While validation is essential, researchers may not limit their analysis to a single geographic layer. Ecological models can be run in parallel with multiple geographic layers expressing the same environmental covariate, as done in this study (Fig. 4). This could further help to disentangle the ecological effect of the covariate, from the characteristics of the data source. Our results suggest that TCD performs better for the analysis of forest use and allowed to identify day/night shift by deer. However, CLC provides information on many other land use categories for which harmonized European layers are still missing, such as agricultural fields. Its use in movement ecology studies is useful but should consider the limitations on spatial resolution and class aggregation that we further evidenced in this work.

Here we used static layers that refer to a relatively long period (6 years for CLC and 3 years for TCD) to match instantaneous animal relocations. The temporal mismatch between the habitat types represented by the geographic layers and those experienced by animals can represent a source of bias. Static layers can become outdated within a relatively short interval of time, for example because of local or large-scale changes in forest landscapes due to insect outbreaks (Oeser et al. 2021), tempests (Gaillard et al. 2003), fires (Silva et al. 2014) and logging activities.
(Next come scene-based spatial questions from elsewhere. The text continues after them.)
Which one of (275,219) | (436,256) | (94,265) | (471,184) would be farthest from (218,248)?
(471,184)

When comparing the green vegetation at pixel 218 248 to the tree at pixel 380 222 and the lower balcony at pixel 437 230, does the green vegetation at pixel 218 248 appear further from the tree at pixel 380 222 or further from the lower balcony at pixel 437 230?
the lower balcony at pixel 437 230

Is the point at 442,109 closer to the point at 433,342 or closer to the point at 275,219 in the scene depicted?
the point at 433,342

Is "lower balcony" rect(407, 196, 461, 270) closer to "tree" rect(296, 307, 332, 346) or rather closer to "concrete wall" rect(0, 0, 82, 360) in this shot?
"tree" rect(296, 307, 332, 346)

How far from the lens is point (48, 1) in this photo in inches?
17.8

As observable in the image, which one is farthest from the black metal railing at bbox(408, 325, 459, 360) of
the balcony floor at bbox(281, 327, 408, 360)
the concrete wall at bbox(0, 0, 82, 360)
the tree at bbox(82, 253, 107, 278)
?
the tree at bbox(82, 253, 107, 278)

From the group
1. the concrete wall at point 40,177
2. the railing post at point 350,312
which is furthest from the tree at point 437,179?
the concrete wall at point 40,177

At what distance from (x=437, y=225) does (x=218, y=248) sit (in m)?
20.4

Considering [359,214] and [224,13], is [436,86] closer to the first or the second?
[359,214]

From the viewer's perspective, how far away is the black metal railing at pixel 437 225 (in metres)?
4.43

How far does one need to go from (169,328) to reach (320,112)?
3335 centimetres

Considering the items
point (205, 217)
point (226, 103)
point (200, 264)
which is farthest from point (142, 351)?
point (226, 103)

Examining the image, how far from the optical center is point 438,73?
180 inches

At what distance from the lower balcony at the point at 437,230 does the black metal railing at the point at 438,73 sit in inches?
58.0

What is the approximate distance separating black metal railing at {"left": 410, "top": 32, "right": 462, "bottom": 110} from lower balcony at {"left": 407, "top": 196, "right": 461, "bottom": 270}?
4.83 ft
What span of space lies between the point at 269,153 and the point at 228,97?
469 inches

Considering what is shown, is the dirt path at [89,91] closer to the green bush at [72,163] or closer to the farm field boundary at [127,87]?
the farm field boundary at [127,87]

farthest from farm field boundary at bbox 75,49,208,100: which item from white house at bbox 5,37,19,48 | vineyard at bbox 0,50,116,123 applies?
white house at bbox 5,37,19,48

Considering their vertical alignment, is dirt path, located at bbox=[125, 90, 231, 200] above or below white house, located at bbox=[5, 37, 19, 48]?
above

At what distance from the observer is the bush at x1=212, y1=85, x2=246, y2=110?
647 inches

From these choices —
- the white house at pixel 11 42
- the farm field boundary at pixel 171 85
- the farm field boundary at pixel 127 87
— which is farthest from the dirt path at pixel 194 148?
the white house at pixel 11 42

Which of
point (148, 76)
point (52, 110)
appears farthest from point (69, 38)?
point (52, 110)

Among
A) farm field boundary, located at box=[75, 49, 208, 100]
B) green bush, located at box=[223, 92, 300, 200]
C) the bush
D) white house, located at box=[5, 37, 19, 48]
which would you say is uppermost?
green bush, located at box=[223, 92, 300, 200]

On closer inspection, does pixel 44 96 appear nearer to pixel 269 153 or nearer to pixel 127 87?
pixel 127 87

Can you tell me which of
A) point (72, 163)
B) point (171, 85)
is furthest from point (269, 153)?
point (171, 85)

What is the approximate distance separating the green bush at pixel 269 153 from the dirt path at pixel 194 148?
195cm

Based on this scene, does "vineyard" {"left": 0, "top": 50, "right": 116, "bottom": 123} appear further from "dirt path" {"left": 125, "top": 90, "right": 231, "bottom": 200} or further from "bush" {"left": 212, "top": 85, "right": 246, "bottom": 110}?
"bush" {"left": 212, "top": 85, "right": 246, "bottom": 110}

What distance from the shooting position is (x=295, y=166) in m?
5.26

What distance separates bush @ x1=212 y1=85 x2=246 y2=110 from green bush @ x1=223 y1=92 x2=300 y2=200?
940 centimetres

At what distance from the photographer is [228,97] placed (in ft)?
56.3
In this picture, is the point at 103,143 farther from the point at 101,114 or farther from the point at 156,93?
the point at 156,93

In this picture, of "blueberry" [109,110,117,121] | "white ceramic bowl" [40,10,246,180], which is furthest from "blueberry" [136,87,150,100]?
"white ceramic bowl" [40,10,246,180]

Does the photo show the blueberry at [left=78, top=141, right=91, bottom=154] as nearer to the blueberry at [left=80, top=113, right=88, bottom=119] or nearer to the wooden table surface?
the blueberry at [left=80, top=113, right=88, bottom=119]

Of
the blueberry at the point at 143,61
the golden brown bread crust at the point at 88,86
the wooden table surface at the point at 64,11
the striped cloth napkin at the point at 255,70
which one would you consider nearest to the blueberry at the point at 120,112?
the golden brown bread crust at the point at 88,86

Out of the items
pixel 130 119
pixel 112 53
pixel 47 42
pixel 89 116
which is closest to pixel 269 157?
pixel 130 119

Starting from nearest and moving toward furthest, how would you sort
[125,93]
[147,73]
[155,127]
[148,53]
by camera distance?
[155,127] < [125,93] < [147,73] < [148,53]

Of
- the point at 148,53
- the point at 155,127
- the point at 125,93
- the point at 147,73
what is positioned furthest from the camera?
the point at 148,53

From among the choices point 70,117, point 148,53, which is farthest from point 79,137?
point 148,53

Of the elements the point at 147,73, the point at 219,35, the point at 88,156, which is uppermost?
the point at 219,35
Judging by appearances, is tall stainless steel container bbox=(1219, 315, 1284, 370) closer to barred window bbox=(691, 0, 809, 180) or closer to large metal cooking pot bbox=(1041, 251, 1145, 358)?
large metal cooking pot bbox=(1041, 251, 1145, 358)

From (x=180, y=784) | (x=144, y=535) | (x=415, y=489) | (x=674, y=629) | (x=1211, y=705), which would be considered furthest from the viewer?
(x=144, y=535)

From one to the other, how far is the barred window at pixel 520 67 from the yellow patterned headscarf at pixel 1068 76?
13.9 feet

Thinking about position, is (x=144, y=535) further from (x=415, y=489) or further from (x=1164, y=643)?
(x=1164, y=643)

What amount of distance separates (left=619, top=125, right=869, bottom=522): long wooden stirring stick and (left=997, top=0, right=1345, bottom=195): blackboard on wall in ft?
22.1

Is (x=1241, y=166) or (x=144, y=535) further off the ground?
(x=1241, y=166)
New satellite sensors releasing almost real-time observations, together with remote processing engines (e.g. Google Earth Engine) represent the next generation of opportunities (Oeser et al. 2020), allowing more dynamic mapping to match animal movement and behaviour.

In conclusion, the choice of the geographic layer to utilize should be considered as a crucial step in habitat use and selection studies (Oeser et al. 2020), which requires careful evaluation of the layer-specific characteristics with respect to the target species ecology and behaviour. Here, we suggest to carefully evaluate geographic layers, paying attention to spatial resolution, temporal match, classification accuracy in respect to the spatial scale of animal space use analysis.